Capitoline Museums
The Piazza del Campidoglio is made up of three palaces that were renovated and designed by Michelangelo, and the Capitoline Museums occupy two of those palaces, the Palazzo dei Conservatori and Palazzo Nuovo. Standing in between those two palaces is a replica of the equestrian statue of Marcus Aurelous and you can enter the Palazzo dei Conservatori if you walk to the right of this statue. Once you enter, you see a courtyard with many sculptures, the most famous of them being the Head of the Colossal Statue of Emperor Constantine I and on the second floor of this Palazzo is the world-known emblem of Rome, the bronze sculpture of the she-wolf nursing Romulus and Remus. The museums are distinguished by their elaborate interior decorations, frescoes, theatrical masks, bronze statues, stuccos, tapestries, and carved ceilings and doors. The Capitoline Art Gallery is on the third floor while the collections of the marble sculptures, sarcophagi, and busts are housed in the gallery of the Palazzo Nuovo. Just the first floor of the Palazzo Nuovo includes more than 100 sculptures of mythical characters, heroes, and deities.

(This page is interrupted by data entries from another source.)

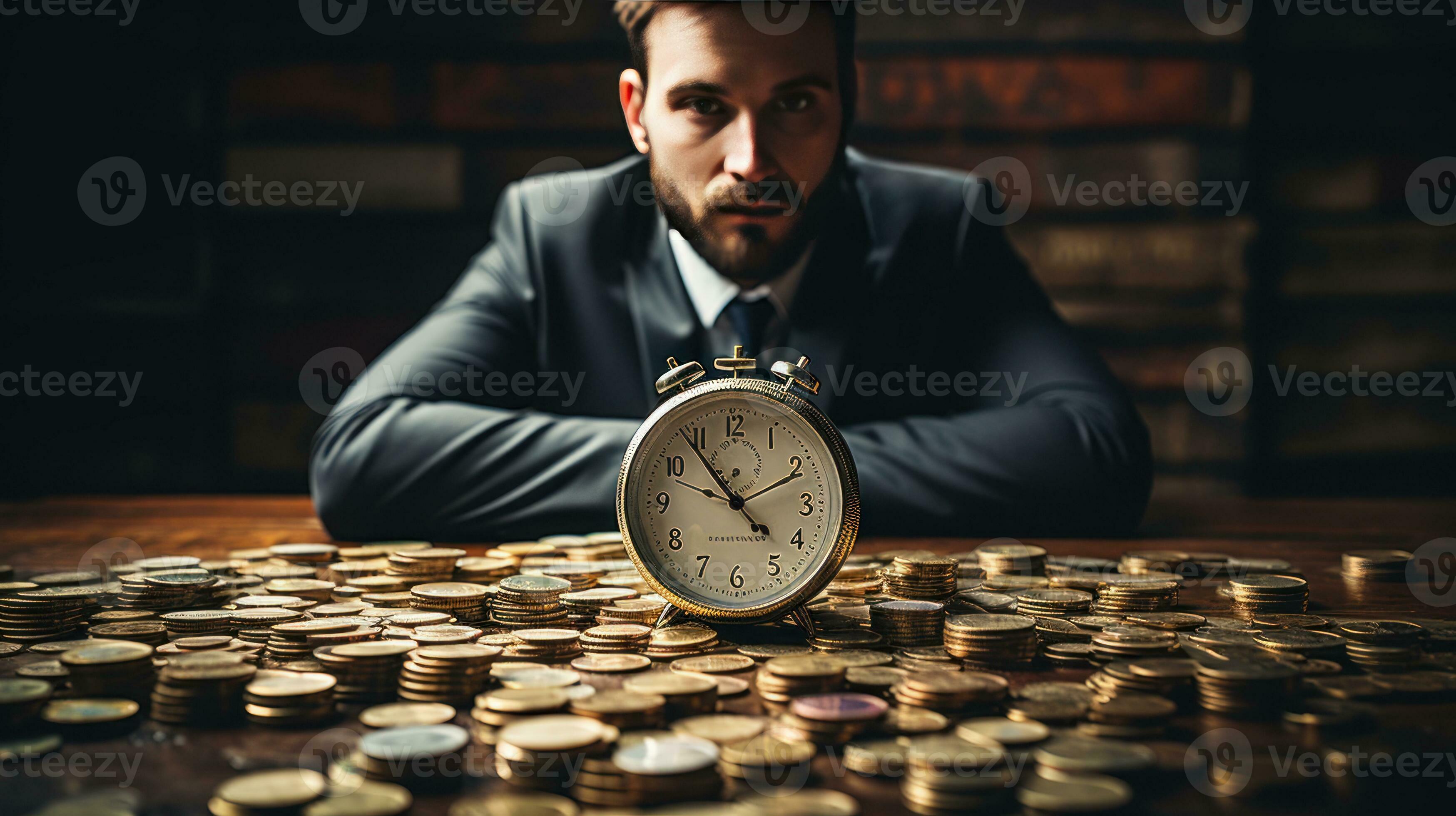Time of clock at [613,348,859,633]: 9:53
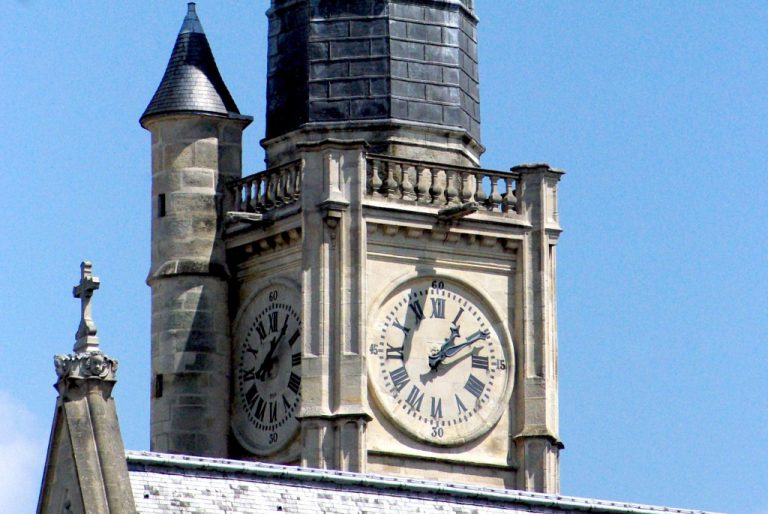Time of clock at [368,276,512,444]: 1:09
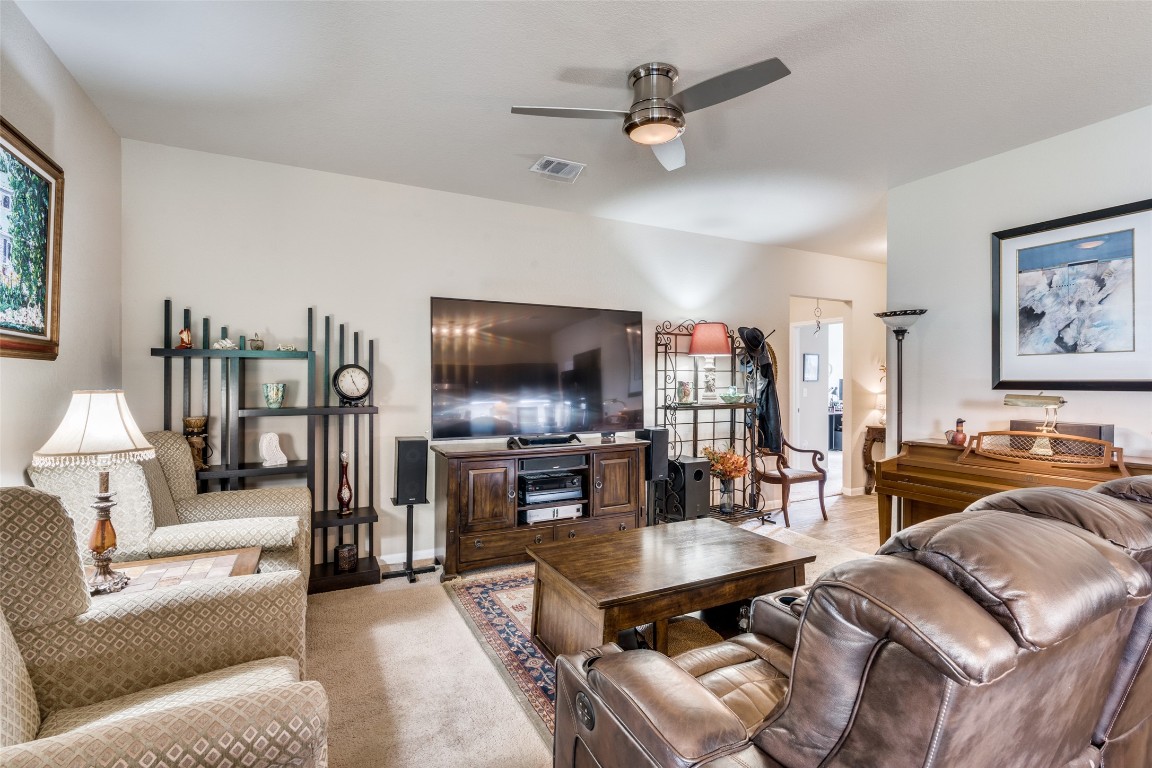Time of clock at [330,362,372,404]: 11:24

I do apologize for ranting about sculptures again but I can’t not talk about the Dying Gaul because, similar to the sculpture of Laocoön and His Sons, there is something about a Gladiator dying that just makes you hold your breath from how perfectly carved he is. He is weary and in pain and his facial expression makes you want to go up to him and support him until he dies but the way he rests his hand on his thighs while his back flexes the overused muscles is nothing short of beautiful. The details of his neck where you can see the clavicle jutting out from the marble confirms this dying (no pun intended) concept of death as beauty and not tragedy. The marble sculpture brilliantly sums up bravery and its consequences in one moment of this Gallic warrior’s life.